_Exercise description_
Convert every line of the records below into a JSON list of strings, one string per line, omitting blank lines.

_Records shown_

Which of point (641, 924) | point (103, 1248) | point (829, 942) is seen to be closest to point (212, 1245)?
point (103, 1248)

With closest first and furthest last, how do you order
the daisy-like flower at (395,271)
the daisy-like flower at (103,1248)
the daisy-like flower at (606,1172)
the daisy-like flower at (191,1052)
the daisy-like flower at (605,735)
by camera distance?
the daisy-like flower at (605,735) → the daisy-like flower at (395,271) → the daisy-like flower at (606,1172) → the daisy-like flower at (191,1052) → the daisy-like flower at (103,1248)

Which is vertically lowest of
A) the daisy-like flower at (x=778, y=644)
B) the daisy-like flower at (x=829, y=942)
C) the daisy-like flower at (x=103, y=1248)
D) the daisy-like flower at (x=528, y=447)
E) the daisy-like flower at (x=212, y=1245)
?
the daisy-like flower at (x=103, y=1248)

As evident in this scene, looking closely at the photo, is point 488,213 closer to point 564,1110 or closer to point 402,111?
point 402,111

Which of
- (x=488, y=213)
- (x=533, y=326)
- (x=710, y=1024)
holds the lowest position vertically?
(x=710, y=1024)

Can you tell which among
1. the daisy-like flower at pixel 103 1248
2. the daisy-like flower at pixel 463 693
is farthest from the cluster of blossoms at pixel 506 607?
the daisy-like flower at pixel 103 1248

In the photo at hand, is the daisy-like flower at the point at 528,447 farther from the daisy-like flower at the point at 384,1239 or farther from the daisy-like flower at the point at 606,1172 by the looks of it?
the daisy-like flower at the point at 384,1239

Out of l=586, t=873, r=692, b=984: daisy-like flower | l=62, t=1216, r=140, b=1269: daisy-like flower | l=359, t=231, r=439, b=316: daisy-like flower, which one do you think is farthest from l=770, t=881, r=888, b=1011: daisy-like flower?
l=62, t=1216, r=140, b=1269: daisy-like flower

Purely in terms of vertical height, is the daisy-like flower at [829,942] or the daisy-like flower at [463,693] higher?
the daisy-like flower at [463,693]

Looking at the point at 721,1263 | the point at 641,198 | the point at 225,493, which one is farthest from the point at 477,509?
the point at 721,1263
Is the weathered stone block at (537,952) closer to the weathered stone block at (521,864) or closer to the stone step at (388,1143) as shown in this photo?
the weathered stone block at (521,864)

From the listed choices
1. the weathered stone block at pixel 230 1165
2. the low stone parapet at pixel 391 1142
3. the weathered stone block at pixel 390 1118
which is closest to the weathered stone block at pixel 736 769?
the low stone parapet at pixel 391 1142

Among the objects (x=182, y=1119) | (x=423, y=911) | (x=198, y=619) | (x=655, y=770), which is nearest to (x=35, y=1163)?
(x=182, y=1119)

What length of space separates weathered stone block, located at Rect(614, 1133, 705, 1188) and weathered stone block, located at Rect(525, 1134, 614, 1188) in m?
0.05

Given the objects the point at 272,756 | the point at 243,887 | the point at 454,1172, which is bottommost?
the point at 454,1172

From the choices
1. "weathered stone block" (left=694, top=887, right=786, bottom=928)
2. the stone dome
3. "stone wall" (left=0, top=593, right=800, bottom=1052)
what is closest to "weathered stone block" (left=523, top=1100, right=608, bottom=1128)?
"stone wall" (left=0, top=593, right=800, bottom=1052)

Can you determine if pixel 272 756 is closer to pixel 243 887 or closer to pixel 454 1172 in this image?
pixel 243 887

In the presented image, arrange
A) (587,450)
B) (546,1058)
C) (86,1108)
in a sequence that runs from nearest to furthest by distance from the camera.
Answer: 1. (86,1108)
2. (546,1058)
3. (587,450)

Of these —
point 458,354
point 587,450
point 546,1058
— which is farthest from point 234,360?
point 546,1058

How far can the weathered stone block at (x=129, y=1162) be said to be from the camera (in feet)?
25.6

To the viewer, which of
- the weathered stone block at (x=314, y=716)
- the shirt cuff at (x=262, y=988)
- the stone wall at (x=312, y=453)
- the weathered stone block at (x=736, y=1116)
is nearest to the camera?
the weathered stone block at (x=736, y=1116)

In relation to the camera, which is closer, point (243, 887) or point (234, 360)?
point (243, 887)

_Answer to the task_
[
  "Which of point (641, 924) | point (103, 1248) | point (829, 942) is seen to be closest to point (212, 1245)?",
  "point (103, 1248)",
  "With closest first and furthest last, how do you order",
  "the daisy-like flower at (395,271)",
  "the daisy-like flower at (103,1248)",
  "the daisy-like flower at (606,1172)",
  "the daisy-like flower at (191,1052)",
  "the daisy-like flower at (605,735)",
  "by camera distance?",
  "the daisy-like flower at (605,735) → the daisy-like flower at (395,271) → the daisy-like flower at (606,1172) → the daisy-like flower at (191,1052) → the daisy-like flower at (103,1248)",
  "Which is vertically lowest of",
  "A) the daisy-like flower at (x=778, y=644)",
  "B) the daisy-like flower at (x=829, y=942)",
  "C) the daisy-like flower at (x=103, y=1248)",
  "D) the daisy-like flower at (x=528, y=447)",
  "E) the daisy-like flower at (x=212, y=1245)",
  "?",
  "the daisy-like flower at (x=103, y=1248)",
  "As evident in this scene, looking closely at the photo, is point 488,213 closer to point 564,1110 or closer to point 402,111?",
  "point 402,111",
  "Which of",
  "- (x=488, y=213)",
  "- (x=533, y=326)",
  "- (x=710, y=1024)",
  "holds the lowest position vertically?",
  "(x=710, y=1024)",
  "Can you tell which among",
  "1. the daisy-like flower at pixel 103 1248",
  "2. the daisy-like flower at pixel 463 693",
  "is farthest from the cluster of blossoms at pixel 506 607?",
  "the daisy-like flower at pixel 103 1248",
  "In the photo at hand, is the daisy-like flower at the point at 528,447 farther from the daisy-like flower at the point at 384,1239 or farther from the daisy-like flower at the point at 606,1172 by the looks of it?",
  "the daisy-like flower at the point at 384,1239",
  "Out of l=586, t=873, r=692, b=984: daisy-like flower | l=62, t=1216, r=140, b=1269: daisy-like flower | l=359, t=231, r=439, b=316: daisy-like flower, which one do you think is farthest from l=770, t=881, r=888, b=1011: daisy-like flower?",
  "l=62, t=1216, r=140, b=1269: daisy-like flower",
  "Purely in terms of vertical height, is the daisy-like flower at [829,942] or the daisy-like flower at [463,693] higher?",
  "the daisy-like flower at [463,693]",
  "Looking at the point at 721,1263 | the point at 641,198 | the point at 225,493, which one is farthest from the point at 477,509?",
  "the point at 721,1263",
  "Is the weathered stone block at (537,952) closer to the weathered stone block at (521,864) or closer to the stone step at (388,1143) as shown in this photo?",
  "the weathered stone block at (521,864)",
  "From the listed choices",
  "1. the weathered stone block at pixel 230 1165",
  "2. the low stone parapet at pixel 391 1142",
  "3. the weathered stone block at pixel 390 1118",
  "which is closest to the weathered stone block at pixel 736 769?",
  "the low stone parapet at pixel 391 1142",
  "Among the objects (x=182, y=1119) | (x=423, y=911) | (x=198, y=619) | (x=655, y=770), which is nearest to (x=35, y=1163)?",
  "(x=182, y=1119)",
  "What length of space separates weathered stone block, located at Rect(614, 1133, 705, 1188) and weathered stone block, located at Rect(525, 1134, 614, 1188) in m?",
  "0.05",
  "Given the objects the point at 272,756 | the point at 243,887 | the point at 454,1172, which is bottommost?",
  "the point at 454,1172",
  "From the choices",
  "1. \"weathered stone block\" (left=694, top=887, right=786, bottom=928)",
  "2. the stone dome",
  "3. \"stone wall\" (left=0, top=593, right=800, bottom=1052)",
  "what is closest to \"weathered stone block\" (left=523, top=1100, right=608, bottom=1128)?",
  "\"stone wall\" (left=0, top=593, right=800, bottom=1052)",
  "Can you determine if pixel 272 756 is closer to pixel 243 887 or closer to pixel 454 1172 in this image?",
  "pixel 243 887",
  "In the presented image, arrange",
  "A) (587,450)",
  "B) (546,1058)",
  "C) (86,1108)",
  "in a sequence that runs from nearest to furthest by distance from the camera.",
  "Answer: 1. (86,1108)",
  "2. (546,1058)",
  "3. (587,450)",
  "Of these —",
  "point 458,354",
  "point 587,450",
  "point 546,1058",
  "— which is farthest from point 234,360?",
  "point 546,1058",
  "How far can the weathered stone block at (x=129, y=1162) be said to be from the camera (in feet)?",
  "25.6",
  "To the viewer, which of",
  "- the weathered stone block at (x=314, y=716)",
  "- the shirt cuff at (x=262, y=988)",
  "- the stone wall at (x=312, y=453)",
  "- the weathered stone block at (x=736, y=1116)",
  "is nearest to the camera?",
  "the weathered stone block at (x=736, y=1116)",
  "In relation to the camera, which is closer, point (243, 887) or point (234, 360)?",
  "point (243, 887)"
]